§ **YOUR GOAL**
Can you echo, word for word, the stretch of rows from the one containing "Time of clock at [104,58,130,83]: 3:28" through the one containing "Time of clock at [624,123,660,153]: 6:21"? Leave the pictures out of your reply.

§ **PROVIDED DATA**
-- begin --

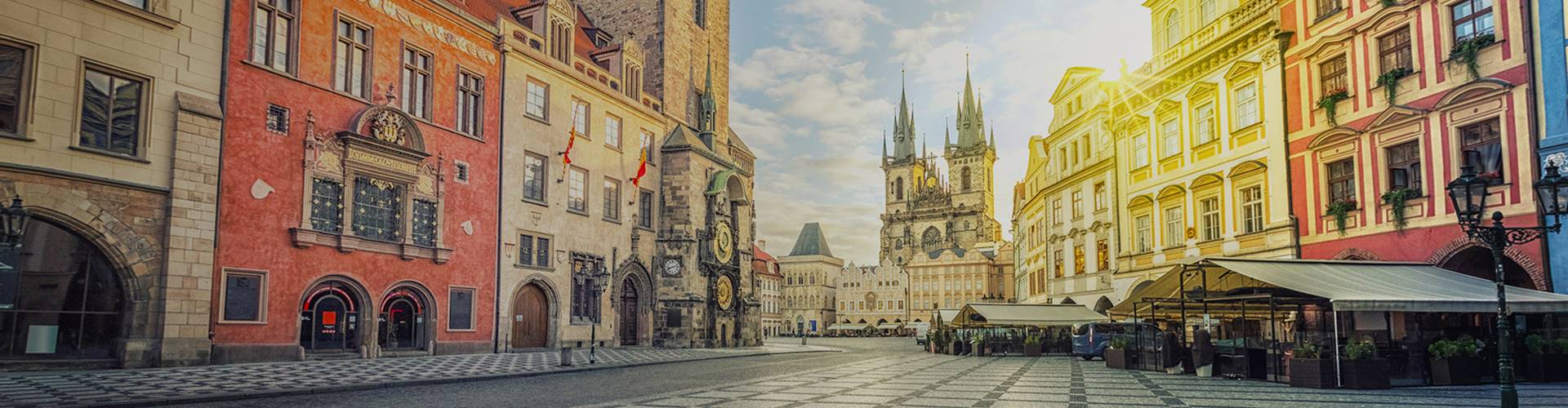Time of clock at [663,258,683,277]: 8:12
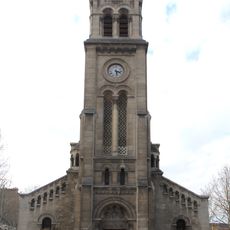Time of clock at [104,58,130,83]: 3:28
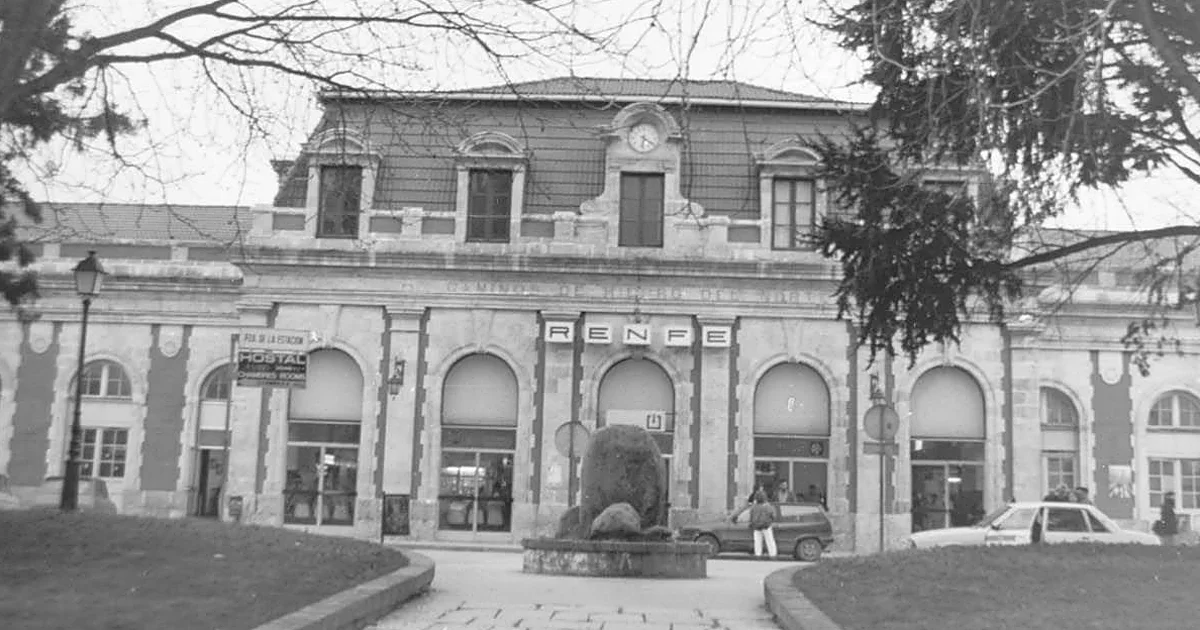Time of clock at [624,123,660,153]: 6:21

-- end --
-- begin --

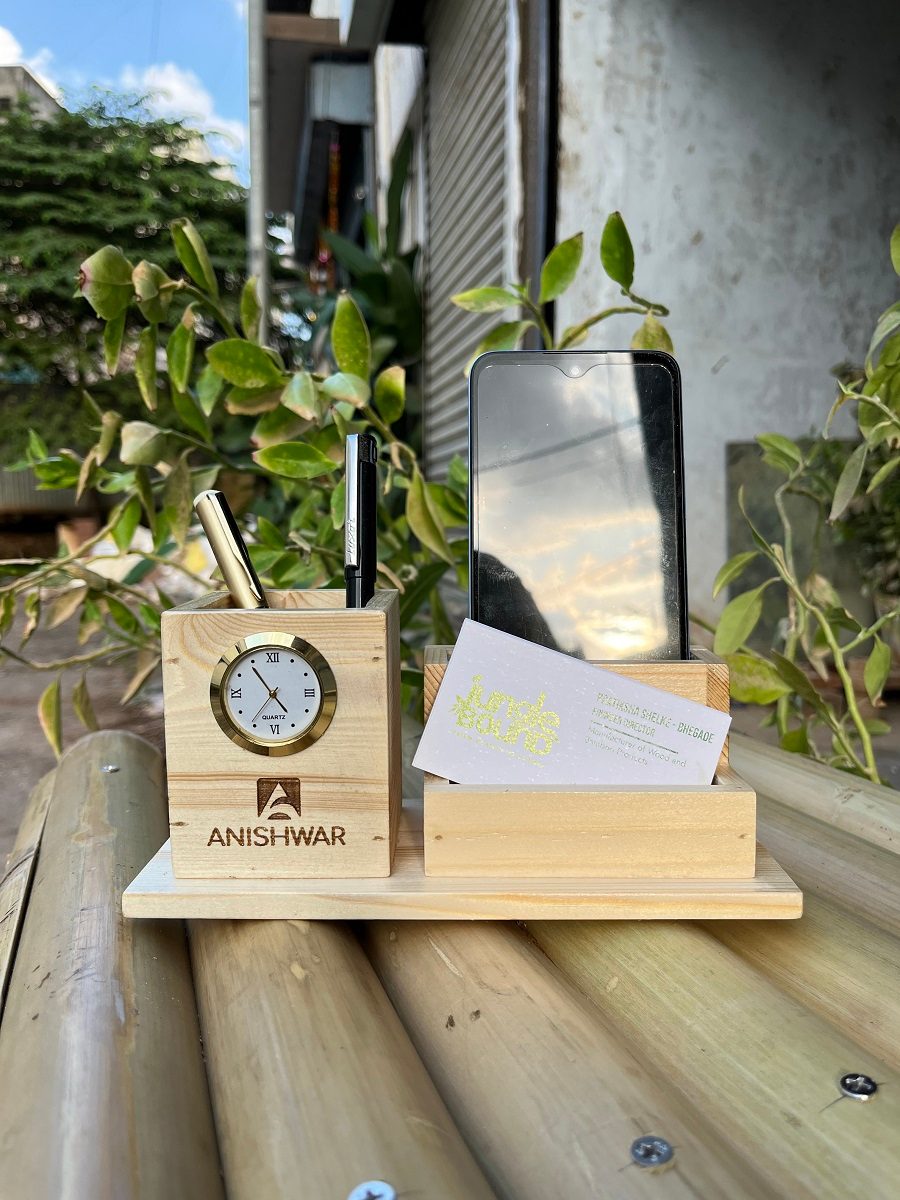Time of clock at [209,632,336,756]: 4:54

-- end --
-- begin --

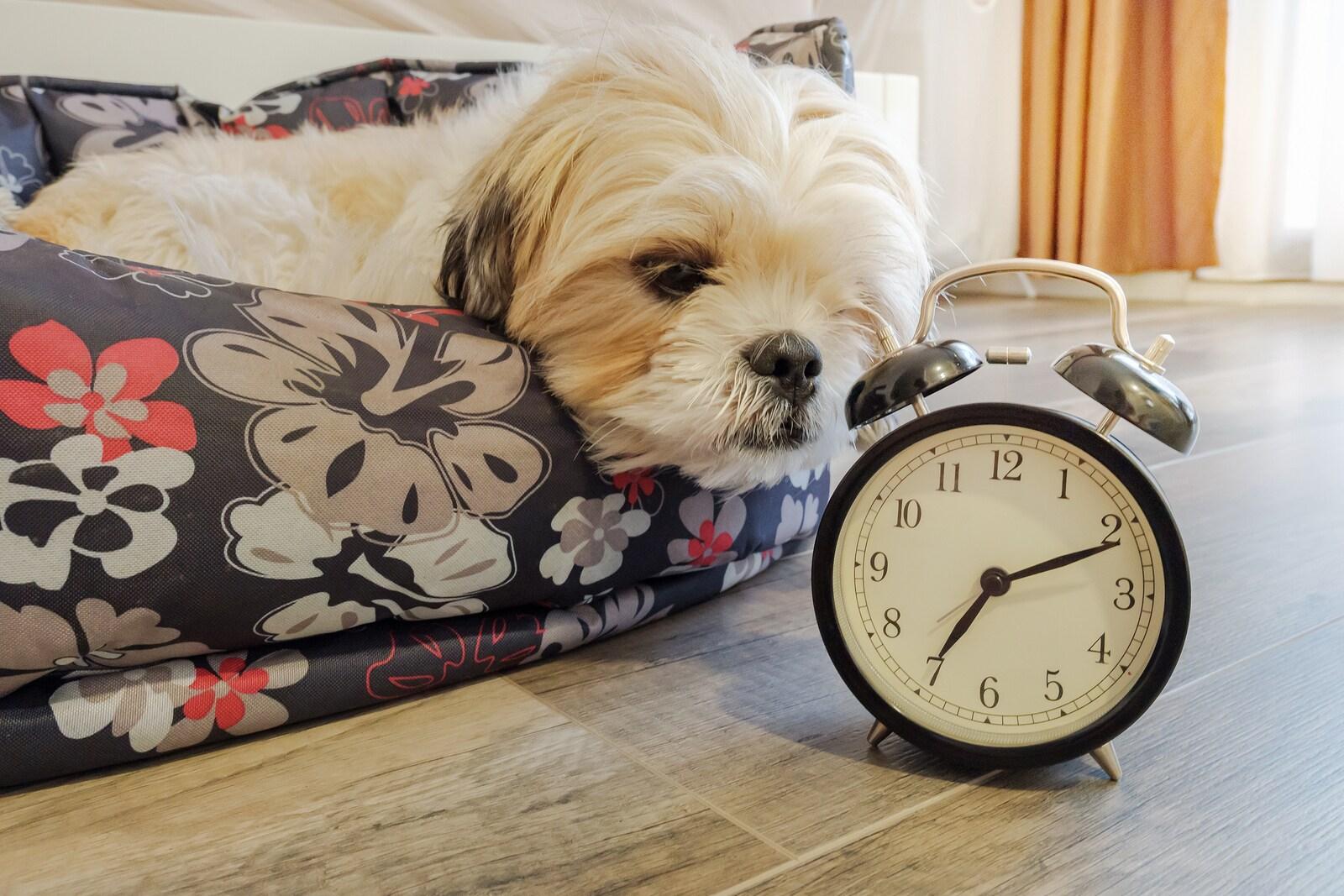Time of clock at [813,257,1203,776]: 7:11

-- end --

§ **OUTPUT FOR THIS EXERCISE**
Time of clock at [104,58,130,83]: 3:28
Time of clock at [624,123,660,153]: 6:21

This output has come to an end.